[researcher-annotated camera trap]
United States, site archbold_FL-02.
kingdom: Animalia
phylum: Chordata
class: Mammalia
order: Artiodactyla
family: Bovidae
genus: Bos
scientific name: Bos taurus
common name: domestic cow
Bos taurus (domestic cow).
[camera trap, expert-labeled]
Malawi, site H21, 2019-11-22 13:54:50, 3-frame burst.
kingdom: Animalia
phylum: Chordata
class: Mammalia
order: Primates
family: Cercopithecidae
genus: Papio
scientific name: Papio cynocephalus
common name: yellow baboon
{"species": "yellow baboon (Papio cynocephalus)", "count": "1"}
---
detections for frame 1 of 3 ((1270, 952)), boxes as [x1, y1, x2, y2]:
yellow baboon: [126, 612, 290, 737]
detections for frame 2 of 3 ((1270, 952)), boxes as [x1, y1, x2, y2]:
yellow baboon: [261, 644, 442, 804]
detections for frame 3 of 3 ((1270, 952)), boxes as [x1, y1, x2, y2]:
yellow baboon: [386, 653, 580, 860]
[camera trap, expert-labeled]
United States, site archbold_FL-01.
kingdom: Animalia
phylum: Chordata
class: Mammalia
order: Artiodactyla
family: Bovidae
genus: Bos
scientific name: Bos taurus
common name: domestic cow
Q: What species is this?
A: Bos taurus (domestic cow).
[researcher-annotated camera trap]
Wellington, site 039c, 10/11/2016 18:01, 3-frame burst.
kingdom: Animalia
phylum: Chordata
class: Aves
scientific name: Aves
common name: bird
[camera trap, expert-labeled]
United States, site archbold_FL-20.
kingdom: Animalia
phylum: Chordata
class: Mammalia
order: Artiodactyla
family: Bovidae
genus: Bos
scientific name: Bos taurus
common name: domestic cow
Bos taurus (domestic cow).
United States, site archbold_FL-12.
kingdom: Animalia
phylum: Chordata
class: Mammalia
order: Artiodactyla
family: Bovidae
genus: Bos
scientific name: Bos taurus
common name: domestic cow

- [Work request]:
Retype every record above exactly as it appears.

- [Exercise solution]:
[researcher-annotated camera trap]
United States, site archbold_FL-02.
kingdom: Animalia
phylum: Chordata
class: Mammalia
order: Artiodactyla
family: Bovidae
genus: Bos
scientific name: Bos taurus
common name: domestic cow
Bos taurus (domestic cow).
[camera trap, expert-labeled]
Malawi, site H21, 2019-11-22 13:54:50, 3-frame burst.
kingdom: Animalia
phylum: Chordata
class: Mammalia
order: Primates
family: Cercopithecidae
genus: Papio
scientific name: Papio cynocephalus
common name: yellow baboon
{"species": "yellow baboon (Papio cynocephalus)", "count": "1"}
---
detections for frame 1 of 3 ((1270, 952)), boxes as [x1, y1, x2, y2]:
yellow baboon: [126, 612, 290, 737]
detections for frame 2 of 3 ((1270, 952)), boxes as [x1, y1, x2, y2]:
yellow baboon: [261, 644, 442, 804]
detections for frame 3 of 3 ((1270, 952)), boxes as [x1, y1, x2, y2]:
yellow baboon: [386, 653, 580, 860]
[camera trap, expert-labeled]
United States, site archbold_FL-01.
kingdom: Animalia
phylum: Chordata
class: Mammalia
order: Artiodactyla
family: Bovidae
genus: Bos
scientific name: Bos taurus
common name: domestic cow
Q: What species is this?
A: Bos taurus (domestic cow).
[researcher-annotated camera trap]
Wellington, site 039c, 10/11/2016 18:01, 3-frame burst.
kingdom: Animalia
phylum: Chordata
class: Aves
scientific name: Aves
common name: bird
[camera trap, expert-labeled]
United States, site archbold_FL-20.
kingdom: Animalia
phylum: Chordata
class: Mammalia
order: Artiodactyla
family: Bovidae
genus: Bos
scientific name: Bos taurus
common name: domestic cow
Bos taurus (domestic cow).
United States, site archbold_FL-12.
kingdom: Animalia
phylum: Chordata
class: Mammalia
order: Artiodactyla
family: Bovidae
genus: Bos
scientific name: Bos taurus
common name: domestic cow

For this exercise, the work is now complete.